In summary, as innovation mandates use of software to accelerate a new concept and product development, it also requires instrumentation to rapidly adapt to new functionality. Because virtual instrumentation applies software, modular I/O and commercial platforms, it delivers instrumentation capabilities uniquely qualified to keep pace with today’s concept and product development.

Virtual Instrument and Traditional Instrument

A traditional instrument is designed to collect data from an environment, or from a unit under test, and to display information to a user based on the collected data. Such an instrument may employ a transducer to sense changes in a physical parameter such as temperature or pressure, and to convert the sensed information into electrical signals such as voltage or frequency variations. The term “instrument” may also cover a physical or software device that performs an analysis on data acquired from another instrument and then outputs the processed data to display or recording means. This second category of instruments includes oscilloscopes, spectrum analyzers and digital millimeters. The types of source data collected and analyzed by instruments may thus vary widely, including both physical parameters such as temperature, pressure, distance, light and sound frequencies and amplitudes, and also electrical parameters including voltage, current and frequency.

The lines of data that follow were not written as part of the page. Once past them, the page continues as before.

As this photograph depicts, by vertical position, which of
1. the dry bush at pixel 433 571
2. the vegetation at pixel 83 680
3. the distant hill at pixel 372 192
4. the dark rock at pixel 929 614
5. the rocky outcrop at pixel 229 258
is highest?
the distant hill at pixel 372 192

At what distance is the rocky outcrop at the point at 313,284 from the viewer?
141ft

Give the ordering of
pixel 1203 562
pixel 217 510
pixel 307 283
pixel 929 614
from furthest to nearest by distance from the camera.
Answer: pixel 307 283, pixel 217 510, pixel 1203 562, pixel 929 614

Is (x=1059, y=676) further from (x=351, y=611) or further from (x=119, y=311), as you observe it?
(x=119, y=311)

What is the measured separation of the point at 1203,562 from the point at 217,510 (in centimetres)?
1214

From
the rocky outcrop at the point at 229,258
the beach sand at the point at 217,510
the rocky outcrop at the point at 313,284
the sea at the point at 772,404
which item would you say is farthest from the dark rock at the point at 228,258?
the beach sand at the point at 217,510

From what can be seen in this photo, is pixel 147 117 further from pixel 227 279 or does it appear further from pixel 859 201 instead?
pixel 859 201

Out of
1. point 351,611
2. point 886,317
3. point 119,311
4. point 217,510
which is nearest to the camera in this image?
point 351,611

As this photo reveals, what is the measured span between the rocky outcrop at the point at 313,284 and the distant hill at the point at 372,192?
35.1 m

A virtual instrument (VI) is defined as an industry-standard computer equipped with user-friendly application software, cost-effective hardware and driver software that together perform the functions of traditional instruments. Simulated physical instruments are called virtual instruments (VIs). Virtual instrumentation software based on user requirements defines general-purpose measurement and control hardware functionality. With virtual instrumentation, engineers and scientists reduce development time, design higher quality products, and lower their design costs. In test, measurement and control, engineers have used virtual instrumentation to downsize automated test equipment (ATE) while experiencing up to a several times increase in productivity gains at a fraction of the cost of traditional instrument solutions.
Virtual instrumentation is necessary because it is flexible. It delivers instrumentation with the rapid adaptability required for today’s concept, product and process design, development and delivery. Only with virtual instrumentation, engineers and scientists can create the user-defined instruments required to keep up with the world’s demands. To meet the ever-increasing demand to innovate and deliver ideas and products faster, scientists and engineers are turning to advanced electronics, processors and software. Consider modern cell phones. Most of them contain the latest features of the last generation, including audio, a phone book and text messaging capabilities. New versions include a camera, MP3 player, and Bluetooth networking and Internet browsing.
Virtual instruments are defined by the user while traditional instruments have fixed vendor-defined functionality. In a conventional instrument, the set of components that comprise the instrument is fixed and permanently associated with each other. Nevertheless, there is some software that understands these associations. Thus the primary difference between a virtual instrument and a conventional instrument is merely that the associations within a virtual instrument are not fixed but rather managed by software.